In Svizzera i consumi di vino sono attesi stabili.
Discorso a parte per il Regno Unito: crescita del 2,4% l’anno, ma prospettive complicate dagli sviluppi post Brexit.
Le opportunità possono arrivare da mercati già noti al vino italiano: Canada e Giappone segnano un consumo atteso in forte crescita (+5,9% annuo per entrambi), ma è la Cina a mostrare uno dei maggiori potenziali con un +6,3% annuo.

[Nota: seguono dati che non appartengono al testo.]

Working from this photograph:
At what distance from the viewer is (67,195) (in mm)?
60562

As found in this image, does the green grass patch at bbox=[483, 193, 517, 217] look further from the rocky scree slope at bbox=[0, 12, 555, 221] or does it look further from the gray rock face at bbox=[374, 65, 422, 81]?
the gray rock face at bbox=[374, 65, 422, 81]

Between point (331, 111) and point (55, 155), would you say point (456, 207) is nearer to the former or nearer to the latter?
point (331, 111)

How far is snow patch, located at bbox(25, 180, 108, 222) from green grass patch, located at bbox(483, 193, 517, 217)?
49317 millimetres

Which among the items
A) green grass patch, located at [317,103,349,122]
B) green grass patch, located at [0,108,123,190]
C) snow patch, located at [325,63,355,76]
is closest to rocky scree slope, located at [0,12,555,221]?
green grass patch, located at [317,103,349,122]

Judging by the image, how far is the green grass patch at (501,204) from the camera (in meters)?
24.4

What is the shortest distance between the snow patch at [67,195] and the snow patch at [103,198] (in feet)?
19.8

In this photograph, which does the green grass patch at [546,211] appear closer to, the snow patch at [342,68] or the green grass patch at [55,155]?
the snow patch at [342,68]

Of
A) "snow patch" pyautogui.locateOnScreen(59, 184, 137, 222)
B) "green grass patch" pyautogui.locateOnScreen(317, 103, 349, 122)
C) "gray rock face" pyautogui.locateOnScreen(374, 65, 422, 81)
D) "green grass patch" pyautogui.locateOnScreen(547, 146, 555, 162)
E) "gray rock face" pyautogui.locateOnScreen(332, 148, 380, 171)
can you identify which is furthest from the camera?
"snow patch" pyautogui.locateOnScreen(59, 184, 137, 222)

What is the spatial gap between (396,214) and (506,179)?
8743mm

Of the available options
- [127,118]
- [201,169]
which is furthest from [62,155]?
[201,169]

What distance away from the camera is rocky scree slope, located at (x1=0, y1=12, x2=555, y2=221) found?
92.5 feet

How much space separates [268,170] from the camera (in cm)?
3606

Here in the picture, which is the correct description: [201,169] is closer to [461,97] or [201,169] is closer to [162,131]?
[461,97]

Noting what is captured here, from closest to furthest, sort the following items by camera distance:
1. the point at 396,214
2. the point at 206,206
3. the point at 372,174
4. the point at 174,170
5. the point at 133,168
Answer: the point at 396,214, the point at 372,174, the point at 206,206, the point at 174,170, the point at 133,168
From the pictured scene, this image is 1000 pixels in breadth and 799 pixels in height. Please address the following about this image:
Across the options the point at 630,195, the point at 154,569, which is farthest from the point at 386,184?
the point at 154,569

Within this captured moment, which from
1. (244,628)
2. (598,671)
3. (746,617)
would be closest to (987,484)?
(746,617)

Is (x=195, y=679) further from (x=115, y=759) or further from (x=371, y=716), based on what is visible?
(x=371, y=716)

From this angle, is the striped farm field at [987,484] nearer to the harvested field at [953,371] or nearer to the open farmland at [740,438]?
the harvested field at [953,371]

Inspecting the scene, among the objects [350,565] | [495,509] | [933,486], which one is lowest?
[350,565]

La leadership di vendite nel 2020 è appannaggio del gruppo Cantine Riunite-GIV, con fatturato a 581 milioni di euro (-4,4% sul 2019), nettamente distanziato dalla seconda posizione ricoperta dalla romagnola Caviro, il cui fatturato è cresciuto del 10%, avvicinandosi ai 362 milioni di euro.
Completa il podio la veneta Casa Vinicola Botter (230 milioni, +6,4%).
In merito ai maggiori incrementi di fatturato nel 2020, IWB domina la scena con un +29,7% e, osservando la redditività, il 2020 vede in testa le società toscane e venete: Antinori (26%), Frescobaldi (24,5%) e Santa Margherita (24,2%).
La pandemia ha inciso su alcune abitudini di consumo, anche in maniera sorprendente.
La propensione dei consumatori ad acquistare bottiglie di vino nei supermercati è calata di 6 punti: il 58% degli italiani che in epoca pre-Covid si approvvigionava nella GDO, si è ridotto al 52%, anche se continua a rimanere il canale preferito per l’acquisto di vino.
Gli italiani che non si sono mai rivolti a un’enoteca per comprare una bottiglia di vino è in calo dal 48% pre-pandemico, al 42% attuale.
L’aumento degli acquisti in enoteca ha coinvolto, in primis, l’universo femminile, ma ha toccato tutti i segmenti della società, con riduzioni del 5% tra i Millennials, del 6% nella Generazione X e tra i Baby Boomers.
Sono in aumento anche gli acquirenti di vino nelle cantine dei produttori: nel periodo pre-Covid gli italiani che non si erano mai recati in una cantina di un produttore erano il 46%, oggi scesi al 39%.
L’eCommerce di proprietà consente alle persone di accedere direttamente al viticoltore: prima del lockdown il 71% degli italiani non aveva mai fatto un acquisto online dai siti di una cantina, oggi la quota è scesa di sette punti (64%).
Inoltre, la percentuale di persone che prima del Covid non aveva mai fatto ricorso al sito eCommerce o all’offerta online di una enoteca era del 74%, oggi la percentuale è scesa al 69%.
Alcuni tratti accomunano i nuovi comportamenti di acquisto dei consumatori: la ricerca di qualità; il valore del locale, dei suoi prodotti e delle imprese; il ricorso al delivery.
Se si osserva la propensione alla spesa in termini di costo della bottiglia, la tendenza, anche se con scostamenti minimi, sembra essere orientata verso due fenomeni:
Infine, il tema bio fa registrare tre distinti livelli di interesse: i bio-attratti, altamente interessati ai vini biologici e che rappresentano il 36% dei bevitori, i bio-light, caratterizzati da un approccio non convinto e un po’ modaiolo ai prodotti biologici che arrivano al 33%, e infine i bio-refrattari che formano il residuo 31%.
Tra i bio-attratti si possono trovare dei veri e propri bio-fan, che sono in parte anche high-spender, e valgono il 24% dei consumatori di vino.